Go through the material below, find each line with the word "burst", and copy those lines.

++++ Data shown ++++

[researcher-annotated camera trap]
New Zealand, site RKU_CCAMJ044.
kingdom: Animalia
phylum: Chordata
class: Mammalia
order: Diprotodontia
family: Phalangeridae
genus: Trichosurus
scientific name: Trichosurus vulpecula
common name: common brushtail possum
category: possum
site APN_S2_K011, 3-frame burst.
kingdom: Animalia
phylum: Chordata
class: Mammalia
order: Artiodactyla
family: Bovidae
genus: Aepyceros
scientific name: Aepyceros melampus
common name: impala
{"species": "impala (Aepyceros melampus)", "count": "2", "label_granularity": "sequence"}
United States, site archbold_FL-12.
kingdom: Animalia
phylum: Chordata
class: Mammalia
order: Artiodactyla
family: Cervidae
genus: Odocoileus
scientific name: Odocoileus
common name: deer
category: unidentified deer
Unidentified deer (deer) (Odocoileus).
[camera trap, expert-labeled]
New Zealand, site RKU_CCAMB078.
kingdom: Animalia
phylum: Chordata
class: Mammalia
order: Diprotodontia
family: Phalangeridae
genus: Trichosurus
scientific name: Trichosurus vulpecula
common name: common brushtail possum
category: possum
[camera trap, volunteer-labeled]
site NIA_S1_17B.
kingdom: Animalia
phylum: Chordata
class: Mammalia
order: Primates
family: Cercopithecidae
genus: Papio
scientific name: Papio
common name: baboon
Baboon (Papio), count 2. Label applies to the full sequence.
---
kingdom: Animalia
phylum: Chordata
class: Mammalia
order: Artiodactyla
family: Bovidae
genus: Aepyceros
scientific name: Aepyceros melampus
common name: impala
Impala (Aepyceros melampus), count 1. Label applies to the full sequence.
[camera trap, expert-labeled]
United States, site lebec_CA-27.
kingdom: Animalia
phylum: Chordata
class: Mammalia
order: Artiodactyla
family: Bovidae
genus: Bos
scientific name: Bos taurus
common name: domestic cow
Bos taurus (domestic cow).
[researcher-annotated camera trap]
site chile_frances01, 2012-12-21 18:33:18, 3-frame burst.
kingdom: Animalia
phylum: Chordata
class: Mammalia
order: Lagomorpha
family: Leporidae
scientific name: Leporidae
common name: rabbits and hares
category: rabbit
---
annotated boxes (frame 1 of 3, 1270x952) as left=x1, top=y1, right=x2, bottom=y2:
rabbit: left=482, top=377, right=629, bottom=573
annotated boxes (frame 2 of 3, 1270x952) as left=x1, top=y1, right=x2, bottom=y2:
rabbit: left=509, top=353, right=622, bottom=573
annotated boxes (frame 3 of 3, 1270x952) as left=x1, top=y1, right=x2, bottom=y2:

++++

- Solution for this exercise
site APN_S2_K011, 3-frame burst.
site chile_frances01, 2012-12-21 18:33:18, 3-frame burst.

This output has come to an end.